I have been running on fumes.
There, I said it. You know how millennials like to complain of overwork? Well, I was overworked. And it wasn’t because I had a boss who kept working me hard. Or, well, I did. I do.
That boss is me.
I tried out for a lot of things. I wanted all of life now, now, NOW. Even when my body couldn’t take it, I pushed it.
Well tonight, my body collapsed. At twenty-three, after surviving nodes, my voice gave out because I didn’t listen to my body.
I thought it could pull one more miracle.
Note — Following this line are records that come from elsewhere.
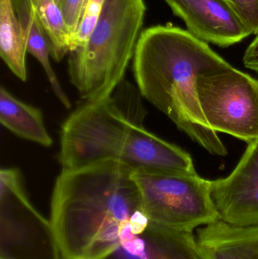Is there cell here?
Wrapping results in <instances>:
<instances>
[{
    "mask_svg": "<svg viewBox=\"0 0 258 259\" xmlns=\"http://www.w3.org/2000/svg\"><path fill=\"white\" fill-rule=\"evenodd\" d=\"M133 169L117 160L62 170L53 188L49 228L62 259H108L142 209Z\"/></svg>",
    "mask_w": 258,
    "mask_h": 259,
    "instance_id": "cell-1",
    "label": "cell"
},
{
    "mask_svg": "<svg viewBox=\"0 0 258 259\" xmlns=\"http://www.w3.org/2000/svg\"><path fill=\"white\" fill-rule=\"evenodd\" d=\"M133 60L141 96L208 152L227 155L225 145L211 128L201 110L197 80L204 74L233 66L207 42L173 26H154L143 30Z\"/></svg>",
    "mask_w": 258,
    "mask_h": 259,
    "instance_id": "cell-2",
    "label": "cell"
},
{
    "mask_svg": "<svg viewBox=\"0 0 258 259\" xmlns=\"http://www.w3.org/2000/svg\"><path fill=\"white\" fill-rule=\"evenodd\" d=\"M144 0H106L86 44L69 53L71 83L86 102L111 97L124 80L142 33Z\"/></svg>",
    "mask_w": 258,
    "mask_h": 259,
    "instance_id": "cell-3",
    "label": "cell"
},
{
    "mask_svg": "<svg viewBox=\"0 0 258 259\" xmlns=\"http://www.w3.org/2000/svg\"><path fill=\"white\" fill-rule=\"evenodd\" d=\"M140 93L125 80L111 97L77 108L65 120L60 134L62 170L101 161H120L133 131L143 125Z\"/></svg>",
    "mask_w": 258,
    "mask_h": 259,
    "instance_id": "cell-4",
    "label": "cell"
},
{
    "mask_svg": "<svg viewBox=\"0 0 258 259\" xmlns=\"http://www.w3.org/2000/svg\"><path fill=\"white\" fill-rule=\"evenodd\" d=\"M149 225L192 233L219 220L211 181L197 174L133 170Z\"/></svg>",
    "mask_w": 258,
    "mask_h": 259,
    "instance_id": "cell-5",
    "label": "cell"
},
{
    "mask_svg": "<svg viewBox=\"0 0 258 259\" xmlns=\"http://www.w3.org/2000/svg\"><path fill=\"white\" fill-rule=\"evenodd\" d=\"M198 99L211 128L248 144L258 142V80L232 67L197 80Z\"/></svg>",
    "mask_w": 258,
    "mask_h": 259,
    "instance_id": "cell-6",
    "label": "cell"
},
{
    "mask_svg": "<svg viewBox=\"0 0 258 259\" xmlns=\"http://www.w3.org/2000/svg\"><path fill=\"white\" fill-rule=\"evenodd\" d=\"M212 199L220 220L236 226L258 225V146L248 145L228 177L211 181Z\"/></svg>",
    "mask_w": 258,
    "mask_h": 259,
    "instance_id": "cell-7",
    "label": "cell"
},
{
    "mask_svg": "<svg viewBox=\"0 0 258 259\" xmlns=\"http://www.w3.org/2000/svg\"><path fill=\"white\" fill-rule=\"evenodd\" d=\"M165 1L189 33L204 42L228 47L252 34L227 0Z\"/></svg>",
    "mask_w": 258,
    "mask_h": 259,
    "instance_id": "cell-8",
    "label": "cell"
},
{
    "mask_svg": "<svg viewBox=\"0 0 258 259\" xmlns=\"http://www.w3.org/2000/svg\"><path fill=\"white\" fill-rule=\"evenodd\" d=\"M201 259H258V225L240 227L222 220L197 231Z\"/></svg>",
    "mask_w": 258,
    "mask_h": 259,
    "instance_id": "cell-9",
    "label": "cell"
},
{
    "mask_svg": "<svg viewBox=\"0 0 258 259\" xmlns=\"http://www.w3.org/2000/svg\"><path fill=\"white\" fill-rule=\"evenodd\" d=\"M0 122L24 140L50 147L53 140L47 131L42 112L14 97L4 87L0 88Z\"/></svg>",
    "mask_w": 258,
    "mask_h": 259,
    "instance_id": "cell-10",
    "label": "cell"
},
{
    "mask_svg": "<svg viewBox=\"0 0 258 259\" xmlns=\"http://www.w3.org/2000/svg\"><path fill=\"white\" fill-rule=\"evenodd\" d=\"M15 11L21 24V33L27 47V52L40 63L46 74L51 89L58 100L67 109L71 103L62 89L50 64L49 46L42 26L36 17L30 0H13Z\"/></svg>",
    "mask_w": 258,
    "mask_h": 259,
    "instance_id": "cell-11",
    "label": "cell"
},
{
    "mask_svg": "<svg viewBox=\"0 0 258 259\" xmlns=\"http://www.w3.org/2000/svg\"><path fill=\"white\" fill-rule=\"evenodd\" d=\"M27 47L13 0H0V56L17 77L27 79Z\"/></svg>",
    "mask_w": 258,
    "mask_h": 259,
    "instance_id": "cell-12",
    "label": "cell"
},
{
    "mask_svg": "<svg viewBox=\"0 0 258 259\" xmlns=\"http://www.w3.org/2000/svg\"><path fill=\"white\" fill-rule=\"evenodd\" d=\"M49 46L51 57L60 62L71 50L72 37L55 0H30Z\"/></svg>",
    "mask_w": 258,
    "mask_h": 259,
    "instance_id": "cell-13",
    "label": "cell"
},
{
    "mask_svg": "<svg viewBox=\"0 0 258 259\" xmlns=\"http://www.w3.org/2000/svg\"><path fill=\"white\" fill-rule=\"evenodd\" d=\"M106 0H89L80 19L71 46V52L83 47L89 39L99 18Z\"/></svg>",
    "mask_w": 258,
    "mask_h": 259,
    "instance_id": "cell-14",
    "label": "cell"
},
{
    "mask_svg": "<svg viewBox=\"0 0 258 259\" xmlns=\"http://www.w3.org/2000/svg\"><path fill=\"white\" fill-rule=\"evenodd\" d=\"M239 18L251 30L258 33V0H227Z\"/></svg>",
    "mask_w": 258,
    "mask_h": 259,
    "instance_id": "cell-15",
    "label": "cell"
},
{
    "mask_svg": "<svg viewBox=\"0 0 258 259\" xmlns=\"http://www.w3.org/2000/svg\"><path fill=\"white\" fill-rule=\"evenodd\" d=\"M84 1L85 0H61L59 4L67 27L72 37V41L80 24Z\"/></svg>",
    "mask_w": 258,
    "mask_h": 259,
    "instance_id": "cell-16",
    "label": "cell"
},
{
    "mask_svg": "<svg viewBox=\"0 0 258 259\" xmlns=\"http://www.w3.org/2000/svg\"><path fill=\"white\" fill-rule=\"evenodd\" d=\"M243 64L247 68L258 74V33L245 51Z\"/></svg>",
    "mask_w": 258,
    "mask_h": 259,
    "instance_id": "cell-17",
    "label": "cell"
},
{
    "mask_svg": "<svg viewBox=\"0 0 258 259\" xmlns=\"http://www.w3.org/2000/svg\"><path fill=\"white\" fill-rule=\"evenodd\" d=\"M55 1H56V3H57V4L59 5V3H60L61 0H55Z\"/></svg>",
    "mask_w": 258,
    "mask_h": 259,
    "instance_id": "cell-18",
    "label": "cell"
},
{
    "mask_svg": "<svg viewBox=\"0 0 258 259\" xmlns=\"http://www.w3.org/2000/svg\"><path fill=\"white\" fill-rule=\"evenodd\" d=\"M257 146H258V142H257Z\"/></svg>",
    "mask_w": 258,
    "mask_h": 259,
    "instance_id": "cell-19",
    "label": "cell"
},
{
    "mask_svg": "<svg viewBox=\"0 0 258 259\" xmlns=\"http://www.w3.org/2000/svg\"><path fill=\"white\" fill-rule=\"evenodd\" d=\"M1 259H4V258H2Z\"/></svg>",
    "mask_w": 258,
    "mask_h": 259,
    "instance_id": "cell-20",
    "label": "cell"
}]
</instances>
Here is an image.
This is the miracle. The miracle is that I pressing pause. I’m not quitting music, if that’s what you’re thinking. The band and I are basically marriage-level forever (till death do us part), and I couldn’t stop Jian sending me tracks to write for every week, even if I wanted to. But I’m letting myself drop the other ball. Or, well, balls. I was too proud to admit that I couldn’t juggle them all forever.
So yeah, you’ll be seeing less of me. From the girl who was everywhere, I might be…in fewer places. In digital terms, pause ko muna ang remarketing. I need to stop. I need to breathe.
If there’s a reason why tonight had to happen, I’m willing to wait for it.
So that’s what I’m going to do. Wait for it. Regroup. Coat-check my pride, because that was long overdue. I’m going to live the #bumlife, or as bum life as you can get while still working a nine-to-six job (Quit Virus? NOW you’re talking crazy.). No projects unless they’re well and truly mine. No volunteering. No renting out my time and energy for a good, long while.
I am pressing pause. Wearing yourself out, I have discovered, is not a badge of honor. I failed in a huge, dramatic way tonight and it hurts in places other than my throat. I feel like a disappointment. And the person I feel like I’ve let down the most is me.
So I’m going to try and get her trust back, if that’s okay with everyone. Until then, keep your lights on, Gotham.